This means that most references from the datapackage.json to its resources are usually done with relative URLs, and not with the fully qualified ones.

The current implementation that requires the json file to be uploaded as POST data, doesn't convey the origin of the file, which goes against the principles of datapackage as well as making it impossible to locate the resources in case the paths are relative.

HimmelStein commented 8 years ago

@akariv do you mean that in the curl command we shall use the url of a datapackage.jsonld instead of the datapackage.jsonld itself? and the value of the 'path' shall be the relative to the url of the datapackage.jsonld? if yes, datapackage.jsonld and csv files shall be located at the same place.

akariv commented 8 years ago

@HimmelStein yes, that is correct.

CSV files and datapackage.jsonld are usually located at the same location as they are part of the same data package.

marek-dudas commented 8 years ago

The current state was agreed on before. Everything can be changed, but I think that LinkedPipes support only file input in POST and not GET parameters. I.e., you could POST the descriptor.json file URL in a simple plain-text or RDF file - that could be done immediately. I will have to check the possibilities of including parameters directly into the GET/POST request with Jakub.

jindrichmynarz commented 8 years ago

I think you can POST the datapackage.json's URL, convert it the an RDF triple using t-filesToStatements, and use SPARQL CONSTRUCT to build RDF configuration out of the triple for e-httpGetFiles. It's a bit convoluted, but should be workable now.

This can be made simpler if OpenSpending hook can POST data in RDF instead of a mere URL. For example, in JSON-LD:

{
  "@context": {
     "@vocab": "http://schema.org/"
  },
  "url": "http://some.where/datapackage.json"
}

JSON-LD can be directly ingested as RDF, so resorting to the trickery above is not needed.

marek-dudas commented 8 years ago

What @jindrichmynarz wrote is what I had in mind. I can implement it like that. @HimmelStein and @akariv: do you agree?

akariv commented 8 years ago

Yes, if it makes things easier then it's absolutely no problem to send RDF in the POST body. What should be the Content Type for such a request?

HimmelStein commented 8 years ago

@marek-dudas @akariv @jindrichmynarz I try to understand Jindrich's idea more clearly. The json-ld file has only two keys "@context" and "url", all other information is pointed by the value of the "url". CSV files in the datapackage.json use relative path (relative to "http://some.where/"). anything corrections?

marek-dudas commented 8 years ago

I think that is correct.

jindrichmynarz commented 8 years ago

The JSON-LD example in my comment represents only 1 triple:

_:b0 <http://schema.org/url> "http://some.where/datapackage.json" .

You can see how JSON-LD expands to RDF in the JSON-LD Playground (see the N-Quads tab).

As a side note, should we want to have the datapackage.json URL not as a literal and instead treat it as an RDF resource, we can use the following JSON-LD:

{
  "@context": {
    "@vocab": "http://schema.org/",
    "url": {"@type": "@id"}
  },
  "url": "http://some.where/datapackage.json"
}

Regarding the resolution of the relative URLs in the datapackage.json, @marek-dudas can either parse the URL of the datapackage.json to obtain the base URL or the base URL can be explicitly provided in the JSON-LD input to the FDP2RDF pipeline using the @base attribute:

{
  "@context": {
    "@base": "http://some.where/",
    "@vocab": "http://schema.org/",
    "url": {"@type": "@id"}
  },
  "url": "datapackage.json"
}

@akariv: Regarding the content type header for JSON-LD payload, the standard is application/ld+json (see the spec).
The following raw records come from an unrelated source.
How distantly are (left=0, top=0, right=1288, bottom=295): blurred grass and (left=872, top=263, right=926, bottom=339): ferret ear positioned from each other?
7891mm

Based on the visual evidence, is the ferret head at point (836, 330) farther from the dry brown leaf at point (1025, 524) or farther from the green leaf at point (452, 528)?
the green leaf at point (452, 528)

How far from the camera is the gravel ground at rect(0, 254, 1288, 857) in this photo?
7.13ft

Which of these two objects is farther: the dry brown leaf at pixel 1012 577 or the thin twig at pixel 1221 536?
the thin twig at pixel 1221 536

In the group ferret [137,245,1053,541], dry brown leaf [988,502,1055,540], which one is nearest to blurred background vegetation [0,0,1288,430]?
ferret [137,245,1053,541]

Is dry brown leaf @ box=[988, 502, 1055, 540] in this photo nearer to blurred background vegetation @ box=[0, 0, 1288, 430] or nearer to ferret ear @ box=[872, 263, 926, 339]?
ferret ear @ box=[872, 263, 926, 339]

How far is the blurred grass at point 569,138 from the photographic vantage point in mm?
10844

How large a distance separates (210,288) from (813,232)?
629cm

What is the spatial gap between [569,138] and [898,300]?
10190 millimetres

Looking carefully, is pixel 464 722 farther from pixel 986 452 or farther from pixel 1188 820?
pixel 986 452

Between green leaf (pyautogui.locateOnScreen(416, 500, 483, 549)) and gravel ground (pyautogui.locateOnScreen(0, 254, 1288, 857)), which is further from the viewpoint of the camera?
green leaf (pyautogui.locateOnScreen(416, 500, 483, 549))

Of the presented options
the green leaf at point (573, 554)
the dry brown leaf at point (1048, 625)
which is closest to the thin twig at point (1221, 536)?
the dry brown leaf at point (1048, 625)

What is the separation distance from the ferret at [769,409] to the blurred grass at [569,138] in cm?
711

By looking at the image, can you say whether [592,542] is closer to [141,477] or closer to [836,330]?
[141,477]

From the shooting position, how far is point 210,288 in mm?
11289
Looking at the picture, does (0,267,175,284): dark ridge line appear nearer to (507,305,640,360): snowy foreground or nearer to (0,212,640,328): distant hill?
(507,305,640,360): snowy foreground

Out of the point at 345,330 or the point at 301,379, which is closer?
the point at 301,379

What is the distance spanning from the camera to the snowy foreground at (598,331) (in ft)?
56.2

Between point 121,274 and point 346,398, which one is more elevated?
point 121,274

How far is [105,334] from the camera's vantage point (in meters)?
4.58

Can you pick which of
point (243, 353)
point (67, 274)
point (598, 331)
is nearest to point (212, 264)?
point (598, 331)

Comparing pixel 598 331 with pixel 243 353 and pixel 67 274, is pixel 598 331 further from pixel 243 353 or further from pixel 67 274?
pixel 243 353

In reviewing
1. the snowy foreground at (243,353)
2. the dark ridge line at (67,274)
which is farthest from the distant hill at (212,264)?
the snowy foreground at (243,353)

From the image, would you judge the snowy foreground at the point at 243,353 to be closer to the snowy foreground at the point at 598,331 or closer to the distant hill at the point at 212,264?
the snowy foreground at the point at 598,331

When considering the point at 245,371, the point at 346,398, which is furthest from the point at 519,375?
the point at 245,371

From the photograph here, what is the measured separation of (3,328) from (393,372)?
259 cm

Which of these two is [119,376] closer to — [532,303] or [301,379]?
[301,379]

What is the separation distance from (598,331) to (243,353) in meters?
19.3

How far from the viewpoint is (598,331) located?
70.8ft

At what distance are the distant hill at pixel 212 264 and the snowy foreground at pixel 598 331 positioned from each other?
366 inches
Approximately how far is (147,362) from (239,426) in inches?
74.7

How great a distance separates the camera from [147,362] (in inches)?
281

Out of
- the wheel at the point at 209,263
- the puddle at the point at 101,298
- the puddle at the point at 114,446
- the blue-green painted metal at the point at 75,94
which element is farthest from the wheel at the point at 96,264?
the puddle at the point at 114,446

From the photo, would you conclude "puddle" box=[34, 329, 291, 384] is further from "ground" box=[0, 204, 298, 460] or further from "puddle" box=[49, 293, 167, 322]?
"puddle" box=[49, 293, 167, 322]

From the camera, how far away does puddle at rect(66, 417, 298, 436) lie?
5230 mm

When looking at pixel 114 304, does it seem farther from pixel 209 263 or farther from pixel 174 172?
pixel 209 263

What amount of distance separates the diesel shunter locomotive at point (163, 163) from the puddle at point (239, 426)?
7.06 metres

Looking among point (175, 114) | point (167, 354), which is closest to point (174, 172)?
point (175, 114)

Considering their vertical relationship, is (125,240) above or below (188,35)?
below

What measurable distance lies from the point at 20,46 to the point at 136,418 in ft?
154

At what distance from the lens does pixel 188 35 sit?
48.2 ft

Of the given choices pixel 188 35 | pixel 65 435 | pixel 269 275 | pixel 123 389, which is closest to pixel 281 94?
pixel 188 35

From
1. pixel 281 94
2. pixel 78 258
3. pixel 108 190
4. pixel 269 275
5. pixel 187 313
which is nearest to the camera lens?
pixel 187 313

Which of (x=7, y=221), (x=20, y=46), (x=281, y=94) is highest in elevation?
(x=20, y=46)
In the case of the FDP2RDF pipeline, the content type of the POST body will be ignored and instead manually hard-coded in the pipeline, so it is not strictly necessary to provide it.

jindrichmynarz commented 8 years ago

Thinking over this again I realized that the @base attribute is of no help in establishing a base URI, because it is transparent when processed as RDF (@base is only a syntactical artefact of JSON-LD). @marek-dudas would probably need to implement something like urllib.parse.urljoin in SPARQL.

marek-dudas commented 8 years ago

The pipeline should now support datapackage descriptor URL sent in a jsonld file as discussed above. See readme for more details.

jindrichmynarz commented 8 years ago

@marek-dudas: Can you explain why the name datapackage.jsonld is required?

marek-dudas commented 8 years ago

The pipeline has a simple file filter in the beginning, switching between the "datapackage descriptor posted directly" and "just the URL of the descriptor posted" inputs based on the filename. Less user friendly but also less error-prone in my opinion. I think it would take some time to enable arbitrary filename, since the pipeline would have to first look into the file and determine if it is a datapackage descriptor or just its url according to the content. And since LinkedPipes AFAIK does not support if/then/else nodes, it might get quite complicated.

jindrichmynarz commented 8 years ago

I see. I thought the support of posting datapackage.json directly was dropped in favour of posting the download instructions.

marek-dudas commented 8 years ago

Just a reminder: the proposal has been implemented and documented some time ago, so feel free to test it on Fraunhofer server and close the issue eventually.